For several days, we went to bed and woke up to high winds. “Most unusual at this time of year!” just about any local would tell me as I asked about the wind. Tim and I were scheduled to go sea kayaking on our last day, weather permitting of course, and I feared it would be cancelled because of the winds. Unfortunately, the winds kept up and we couldn’t do our original program to cross the Caldera from Oia and kayak across to the island opposite Santorini, Thirasia, where we were to have a picnic and watch our last sunset. But we weren’t left too disappointed, the conditions were good enough to go sea kayaking Santorini’s south coast. We’d be visiting beaches only accessible by boat and kayaking among rocks rising out of the sea.
Our small group of adventure travelers got a lesson on paddling technique and then it was time to get geared up. Tim and I had sea kayaked previously in San Diego, but it was hop in and go. For our 7 mile adventure to the deserted black sand Kambia beach, Tim would be manning our rudder with pedal power. To keep the water out of our kayak, we were each suited up with spray skirts. Each kayaker wears the skirts, which fit comfortably with suspenders and then cinch around your waist. Once seated in the kayak, the spray skirts are fitted around the kayak’s cockpit.
Our guides timed the waves crashing into shore and gave a big shove, flipping down our tail rudder, and yelling for each kayak team to paddle! Bobbing, we each mastered turning and were off toward the Red Beach. It takes it name for the iron-rich sedimentary rocks towering above and around the beach and the red sand. Red Beach actually can be reached by foot along a very rocky trail and plenty of people make the 20 minute hike as it is always crowded.
Cliffs dramatically change from black to white
We paddled on, the spray of salt water picking up as we rounded the coast. The cliffs changed from red to black and then in complete stark contrast, white. The sea was roughest on our whole trip at this point and we got quite close to a sea cave that kayaks normally paddle in when the sea is calm.
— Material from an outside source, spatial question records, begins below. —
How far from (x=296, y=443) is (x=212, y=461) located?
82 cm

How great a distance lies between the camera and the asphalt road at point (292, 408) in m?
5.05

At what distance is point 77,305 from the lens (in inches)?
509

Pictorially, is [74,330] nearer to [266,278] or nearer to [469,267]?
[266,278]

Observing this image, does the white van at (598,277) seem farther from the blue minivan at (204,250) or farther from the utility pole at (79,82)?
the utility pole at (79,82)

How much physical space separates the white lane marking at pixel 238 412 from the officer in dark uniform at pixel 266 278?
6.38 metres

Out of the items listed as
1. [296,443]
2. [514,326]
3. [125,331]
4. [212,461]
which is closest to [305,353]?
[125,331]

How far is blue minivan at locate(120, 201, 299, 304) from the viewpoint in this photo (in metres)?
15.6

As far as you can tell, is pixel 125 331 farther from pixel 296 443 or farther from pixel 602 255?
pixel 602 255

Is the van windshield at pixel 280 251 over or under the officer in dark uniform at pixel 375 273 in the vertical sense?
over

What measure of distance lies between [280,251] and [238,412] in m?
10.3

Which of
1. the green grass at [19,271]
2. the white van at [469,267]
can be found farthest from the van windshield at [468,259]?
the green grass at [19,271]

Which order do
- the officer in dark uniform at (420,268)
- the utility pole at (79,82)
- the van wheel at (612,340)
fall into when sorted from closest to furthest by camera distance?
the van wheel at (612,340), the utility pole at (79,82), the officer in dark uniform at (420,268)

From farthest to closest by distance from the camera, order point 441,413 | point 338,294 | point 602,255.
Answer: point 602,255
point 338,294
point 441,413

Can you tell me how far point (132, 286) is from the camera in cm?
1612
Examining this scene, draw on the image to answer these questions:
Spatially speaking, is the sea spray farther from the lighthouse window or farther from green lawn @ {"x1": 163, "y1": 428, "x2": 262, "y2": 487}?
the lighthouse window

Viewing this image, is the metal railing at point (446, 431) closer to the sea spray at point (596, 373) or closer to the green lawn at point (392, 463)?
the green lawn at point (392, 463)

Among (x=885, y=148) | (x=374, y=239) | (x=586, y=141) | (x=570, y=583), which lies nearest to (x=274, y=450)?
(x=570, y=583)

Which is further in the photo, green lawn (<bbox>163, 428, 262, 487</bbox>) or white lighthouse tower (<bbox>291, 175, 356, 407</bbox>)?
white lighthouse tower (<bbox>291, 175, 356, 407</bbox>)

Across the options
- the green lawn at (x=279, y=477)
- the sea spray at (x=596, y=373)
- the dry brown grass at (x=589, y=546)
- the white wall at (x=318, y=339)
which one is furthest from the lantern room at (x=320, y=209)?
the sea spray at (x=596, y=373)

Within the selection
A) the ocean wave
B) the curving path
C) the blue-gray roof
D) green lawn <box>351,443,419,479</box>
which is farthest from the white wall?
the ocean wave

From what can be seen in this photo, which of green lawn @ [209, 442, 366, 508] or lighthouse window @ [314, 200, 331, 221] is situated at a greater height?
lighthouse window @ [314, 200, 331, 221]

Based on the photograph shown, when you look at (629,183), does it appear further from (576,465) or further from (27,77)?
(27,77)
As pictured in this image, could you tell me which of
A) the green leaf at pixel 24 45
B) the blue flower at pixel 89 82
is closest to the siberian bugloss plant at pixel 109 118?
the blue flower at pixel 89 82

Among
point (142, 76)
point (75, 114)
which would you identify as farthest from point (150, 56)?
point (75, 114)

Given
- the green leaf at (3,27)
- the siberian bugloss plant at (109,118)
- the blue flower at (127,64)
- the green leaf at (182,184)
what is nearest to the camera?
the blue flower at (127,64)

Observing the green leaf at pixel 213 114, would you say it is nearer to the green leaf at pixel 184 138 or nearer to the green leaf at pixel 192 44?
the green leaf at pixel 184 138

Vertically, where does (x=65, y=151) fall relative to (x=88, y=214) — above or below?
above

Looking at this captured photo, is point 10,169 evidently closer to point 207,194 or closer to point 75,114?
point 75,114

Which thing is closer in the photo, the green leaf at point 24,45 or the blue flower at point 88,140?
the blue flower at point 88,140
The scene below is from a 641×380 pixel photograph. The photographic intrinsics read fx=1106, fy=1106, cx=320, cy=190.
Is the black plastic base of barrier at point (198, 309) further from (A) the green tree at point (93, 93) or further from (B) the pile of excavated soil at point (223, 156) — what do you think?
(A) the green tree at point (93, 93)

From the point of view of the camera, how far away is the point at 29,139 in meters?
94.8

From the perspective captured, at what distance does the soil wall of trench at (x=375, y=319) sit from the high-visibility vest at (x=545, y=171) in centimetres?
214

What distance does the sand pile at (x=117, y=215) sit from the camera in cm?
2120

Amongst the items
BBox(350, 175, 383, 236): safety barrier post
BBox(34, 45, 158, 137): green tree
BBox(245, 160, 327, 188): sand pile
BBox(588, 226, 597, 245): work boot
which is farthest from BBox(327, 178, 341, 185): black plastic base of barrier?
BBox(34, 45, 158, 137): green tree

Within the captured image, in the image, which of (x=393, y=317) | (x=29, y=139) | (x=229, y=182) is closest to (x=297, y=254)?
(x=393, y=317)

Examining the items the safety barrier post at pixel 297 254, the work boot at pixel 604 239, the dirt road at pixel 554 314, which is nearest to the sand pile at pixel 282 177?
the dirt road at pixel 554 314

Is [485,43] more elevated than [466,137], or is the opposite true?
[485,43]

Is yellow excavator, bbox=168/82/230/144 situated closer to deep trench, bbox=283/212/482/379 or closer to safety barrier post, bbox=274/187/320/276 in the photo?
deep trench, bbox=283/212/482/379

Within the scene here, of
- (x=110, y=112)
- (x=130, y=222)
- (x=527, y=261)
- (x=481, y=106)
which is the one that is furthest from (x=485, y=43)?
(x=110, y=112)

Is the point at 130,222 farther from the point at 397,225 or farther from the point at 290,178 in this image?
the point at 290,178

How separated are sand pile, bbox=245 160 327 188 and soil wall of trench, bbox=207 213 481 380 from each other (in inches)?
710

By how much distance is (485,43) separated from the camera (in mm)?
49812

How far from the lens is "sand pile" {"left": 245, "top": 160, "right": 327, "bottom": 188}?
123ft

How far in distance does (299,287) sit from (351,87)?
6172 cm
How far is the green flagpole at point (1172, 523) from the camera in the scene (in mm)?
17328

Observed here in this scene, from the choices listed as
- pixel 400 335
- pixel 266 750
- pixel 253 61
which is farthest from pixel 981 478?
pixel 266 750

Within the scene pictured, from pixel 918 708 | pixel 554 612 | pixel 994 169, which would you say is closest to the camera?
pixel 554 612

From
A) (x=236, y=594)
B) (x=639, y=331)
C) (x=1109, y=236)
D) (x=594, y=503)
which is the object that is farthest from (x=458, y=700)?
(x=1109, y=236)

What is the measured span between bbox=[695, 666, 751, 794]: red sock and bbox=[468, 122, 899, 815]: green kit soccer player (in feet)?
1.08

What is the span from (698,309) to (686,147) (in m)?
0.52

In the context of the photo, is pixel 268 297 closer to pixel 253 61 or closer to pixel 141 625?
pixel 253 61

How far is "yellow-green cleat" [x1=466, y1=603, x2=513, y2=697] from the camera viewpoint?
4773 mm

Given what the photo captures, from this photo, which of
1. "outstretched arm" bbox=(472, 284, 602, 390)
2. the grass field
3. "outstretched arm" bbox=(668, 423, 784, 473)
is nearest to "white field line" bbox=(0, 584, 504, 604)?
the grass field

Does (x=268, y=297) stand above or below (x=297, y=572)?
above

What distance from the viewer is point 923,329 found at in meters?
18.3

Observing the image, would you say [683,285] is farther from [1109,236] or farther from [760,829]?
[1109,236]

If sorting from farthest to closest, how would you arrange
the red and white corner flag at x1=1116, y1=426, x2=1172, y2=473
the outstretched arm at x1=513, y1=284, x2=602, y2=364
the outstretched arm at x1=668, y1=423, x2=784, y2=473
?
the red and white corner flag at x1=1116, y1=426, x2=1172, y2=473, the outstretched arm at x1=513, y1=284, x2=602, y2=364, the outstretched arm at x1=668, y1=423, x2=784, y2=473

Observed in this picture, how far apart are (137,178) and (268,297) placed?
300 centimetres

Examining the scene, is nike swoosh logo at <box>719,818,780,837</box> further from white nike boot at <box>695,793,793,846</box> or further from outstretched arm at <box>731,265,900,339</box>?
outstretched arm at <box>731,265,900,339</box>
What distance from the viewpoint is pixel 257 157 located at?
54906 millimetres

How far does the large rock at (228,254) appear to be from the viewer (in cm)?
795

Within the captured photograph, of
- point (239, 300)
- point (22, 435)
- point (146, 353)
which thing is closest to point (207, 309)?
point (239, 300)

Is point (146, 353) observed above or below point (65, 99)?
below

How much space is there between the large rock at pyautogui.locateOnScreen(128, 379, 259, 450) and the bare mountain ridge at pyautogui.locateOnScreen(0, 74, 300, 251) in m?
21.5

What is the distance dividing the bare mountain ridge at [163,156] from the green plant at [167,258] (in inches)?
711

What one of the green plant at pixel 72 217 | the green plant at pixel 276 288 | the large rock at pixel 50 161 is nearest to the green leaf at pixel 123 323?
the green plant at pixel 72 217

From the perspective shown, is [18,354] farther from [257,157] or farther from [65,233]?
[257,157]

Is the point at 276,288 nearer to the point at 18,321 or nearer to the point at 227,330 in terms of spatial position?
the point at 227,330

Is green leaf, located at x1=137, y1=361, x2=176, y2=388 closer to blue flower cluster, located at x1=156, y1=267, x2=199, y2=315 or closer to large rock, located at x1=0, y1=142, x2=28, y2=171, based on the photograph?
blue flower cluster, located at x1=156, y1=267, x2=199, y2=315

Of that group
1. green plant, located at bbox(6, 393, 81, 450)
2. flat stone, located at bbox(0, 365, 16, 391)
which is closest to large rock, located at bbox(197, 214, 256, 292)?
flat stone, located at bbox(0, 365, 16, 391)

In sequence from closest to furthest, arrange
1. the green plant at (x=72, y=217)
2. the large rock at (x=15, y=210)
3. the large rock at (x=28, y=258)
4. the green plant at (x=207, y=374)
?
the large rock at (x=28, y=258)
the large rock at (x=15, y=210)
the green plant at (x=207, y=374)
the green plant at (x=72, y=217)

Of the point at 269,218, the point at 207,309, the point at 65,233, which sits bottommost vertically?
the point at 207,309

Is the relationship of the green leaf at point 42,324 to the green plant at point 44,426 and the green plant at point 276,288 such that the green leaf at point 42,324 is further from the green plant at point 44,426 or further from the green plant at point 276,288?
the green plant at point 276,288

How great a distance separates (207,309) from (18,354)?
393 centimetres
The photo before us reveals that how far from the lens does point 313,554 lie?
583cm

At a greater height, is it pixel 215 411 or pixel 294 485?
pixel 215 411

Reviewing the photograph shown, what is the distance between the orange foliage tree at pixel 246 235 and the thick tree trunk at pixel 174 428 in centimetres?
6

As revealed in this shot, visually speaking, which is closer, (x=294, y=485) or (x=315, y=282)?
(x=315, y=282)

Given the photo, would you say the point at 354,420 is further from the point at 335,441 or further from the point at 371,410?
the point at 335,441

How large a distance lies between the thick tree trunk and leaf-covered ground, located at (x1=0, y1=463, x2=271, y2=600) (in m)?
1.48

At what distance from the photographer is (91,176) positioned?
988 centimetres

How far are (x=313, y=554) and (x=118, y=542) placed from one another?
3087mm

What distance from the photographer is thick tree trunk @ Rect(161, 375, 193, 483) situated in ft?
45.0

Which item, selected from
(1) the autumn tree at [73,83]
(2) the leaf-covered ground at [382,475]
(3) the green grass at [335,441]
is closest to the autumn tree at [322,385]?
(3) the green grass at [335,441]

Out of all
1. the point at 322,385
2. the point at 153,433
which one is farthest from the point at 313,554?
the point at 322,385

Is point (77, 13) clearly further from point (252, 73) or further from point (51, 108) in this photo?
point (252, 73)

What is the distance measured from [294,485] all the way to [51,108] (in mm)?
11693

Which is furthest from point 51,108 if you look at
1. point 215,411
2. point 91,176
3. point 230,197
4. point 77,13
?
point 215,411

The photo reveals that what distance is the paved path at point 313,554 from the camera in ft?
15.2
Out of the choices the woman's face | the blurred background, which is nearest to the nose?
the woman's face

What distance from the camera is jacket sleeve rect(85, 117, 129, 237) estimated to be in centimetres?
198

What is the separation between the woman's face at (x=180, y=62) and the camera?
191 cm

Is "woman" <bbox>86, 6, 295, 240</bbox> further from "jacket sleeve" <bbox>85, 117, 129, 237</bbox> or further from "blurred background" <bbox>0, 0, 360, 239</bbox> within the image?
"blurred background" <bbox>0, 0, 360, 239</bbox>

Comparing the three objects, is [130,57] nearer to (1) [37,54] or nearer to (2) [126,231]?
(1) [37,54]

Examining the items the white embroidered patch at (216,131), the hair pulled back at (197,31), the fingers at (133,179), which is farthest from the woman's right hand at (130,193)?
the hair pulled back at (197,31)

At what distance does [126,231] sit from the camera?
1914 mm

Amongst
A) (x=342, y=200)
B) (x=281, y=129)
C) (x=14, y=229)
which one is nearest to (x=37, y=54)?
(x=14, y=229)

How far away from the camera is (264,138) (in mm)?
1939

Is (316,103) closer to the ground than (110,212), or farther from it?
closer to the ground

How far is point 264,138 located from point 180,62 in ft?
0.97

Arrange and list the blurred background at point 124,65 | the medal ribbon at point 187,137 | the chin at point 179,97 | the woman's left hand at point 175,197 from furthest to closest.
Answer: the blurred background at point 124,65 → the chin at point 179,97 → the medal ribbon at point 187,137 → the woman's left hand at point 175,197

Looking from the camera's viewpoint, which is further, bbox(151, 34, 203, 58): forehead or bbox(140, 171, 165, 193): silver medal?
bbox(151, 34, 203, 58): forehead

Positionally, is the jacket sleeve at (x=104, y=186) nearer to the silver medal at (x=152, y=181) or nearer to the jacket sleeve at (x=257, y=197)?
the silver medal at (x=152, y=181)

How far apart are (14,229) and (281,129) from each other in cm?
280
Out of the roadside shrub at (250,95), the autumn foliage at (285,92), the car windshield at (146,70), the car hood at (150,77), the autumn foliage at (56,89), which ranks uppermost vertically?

The towering white cliffs give way to a little opening known as White Beach. Completely secluded, White Beach can only be reached by boat or kayak.
Just about everyone in our group was ready to paddle out of this rough patch of sea and we paddled on toward Kambia Beach, where we’d rest and have a picnic lunch. As we came closer to the black sand beach, we discovered we weren’t alone. Some sailors hadn’t quite anchored their boat properly and had a surprise in the middle of the night when they were tossed into the rocks along the shore.
After a picnic lunch and time to just rest or snorkel from the secluded beach, it was time to suit up and hit the sea again. This was perhaps my favourite part of the sea kayak trip along the South Coast. Huge rock formations began to rise up our of the sea like mountains towering above us. And inlets led to more sea caves dotting the shoreline. It was other worldly. While the sea was much calmer here than it had been near the White Beach, it still wasn’t safe to paddle into the sea caves, which you normally do when the sea is calm.